▸ **REQUIRED ACTIONS**
1. Write out the part of the Suzuki Swift report that starts with "So it was off" and goes on through "management of grip.".
2. Continue the Suzuki Swift report from the point where it stops.
PASSAGE SHOWN section start
Aston Martin celebrates its 100th anniversary with a radical one-off concept car
Suzuki Swift: month five
Summary
On fleet since: May 2012
Total mileage: 9,212 miles
Official combined mpg/CO2: 56.5/116g/km
Actual mpg: 46.3mpg
Costs: £0 so far
Pros: Agility, chassis composure, Suzuki customer service
Cons: Sluggish traction control, boot/parcel shelf arrangement - still...
First drive: Suzuki Swift (2010 onwards)
On Bing: see pictures of the Suzuki Swift
Find a used Suzuki Swift on Auto Trader
Where have we been in the Suzuki Swift?
After our experience with a set of loose wheel nuts causing a terrible knocking noise from the Swift's front end, Suzuki suggested a set of locking wheel for our car. And very prompt they were too in arranging an appointment to have them fitted.
So it was off to our local dealer to get our nuts tightened... It was only a five-minute job, too, and all for free.
The Swift has also visited a racetrack this month - Silverstone, no less. It didn't actually turn a wheel on the hallowed tarmac as we were at one of Porsche's YouDrive days, held at the firm's Experience Centre there.

Motoring Research
Effectively, it involves driving your vehicle up an Ice Hill - a soaking wet plastic membrane simulating the friction coefficient of the frozen stuff - with water 'walls' (jets sprayed up from the ground) as obstacles to avoid and test your management of grip.
The next item to encounter - the Kick Plate - is a moveable section of tarmac you drive over, actuated by a hydraulic ram. The plate registers your car's front wheels passing over it and primes itself ready for the rears.
Once it senses the weight it fires the plate sideways in a random direction and with a random degree of severity, sending your car sliding down the same lubricated low-grip plastic sheeting as the Ice Hill. It's an excellent way to practice car control in, well, a controlled environment, and one where the Suzuki impressed.
PASSAGE SHOWN section end
INPUT DATA section start
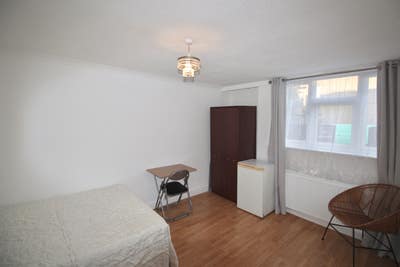 Double Room Available  in Hammersmith  Main Photo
INPUT DATA section end
▸ **TASK ANSWERS**
1.
So it was off to our local dealer to get our nuts tightened... It was only a five-minute job, too, and all for free.
The Swift has also visited a racetrack this month - Silverstone, no less. It didn't actually turn a wheel on the hallowed tarmac as we were at one of Porsche's YouDrive days, held at the firm's Experience Centre there.

Motoring Research
Effectively, it involves driving your vehicle up an Ice Hill - a soaking wet plastic membrane simulating the friction coefficient of the frozen stuff - with water 'walls' (jets sprayed up from the ground) as obstacles to avoid and test your management of grip.

2.
We've also done plenty of motorway miles in the Swift this month at elevated speeds - and it's hurt the car's overall economy True mpg is down to 46.3. Repeated long journeys mean the Swift's engine was spinning at around 4,000rpm for extended periods of time, guzzling the fuel at an increased rate.
What do we like about the Suzuki Swift?
The chassis' agility and composure showed itself when the limits of grip were exceeded. On the Ice Hill, even attacking the gradient at massively unrepresentative speeds of how you would drive in the conditions, with a delicate touch and decent throttle and brake control, it was easy to navigate.
It helped that all the controls are easy to modulate. The weighting of all the main interfaces are light, but you can be accurate with your inputs, so it's not a hindrance.
The traction control system is good, too - when it eventually starts working. It doesn't reign in the engine to the point where progress is halted, just to the extent where you can still get going without wasting masses of power. Still, a good throttle foot counts double here.

Motoring Research
Onto the Kick Plate and what we champion about the Swift on the road shone through off it. As the car's short rump went sideways - and very quickly, as with more confidence I was hitting the plate at around 40mph on my later runs - the variable ratio steering responded quickly to my inputs and even on what felt like a friction-free surface, feedback as to what the chassis was doing was good.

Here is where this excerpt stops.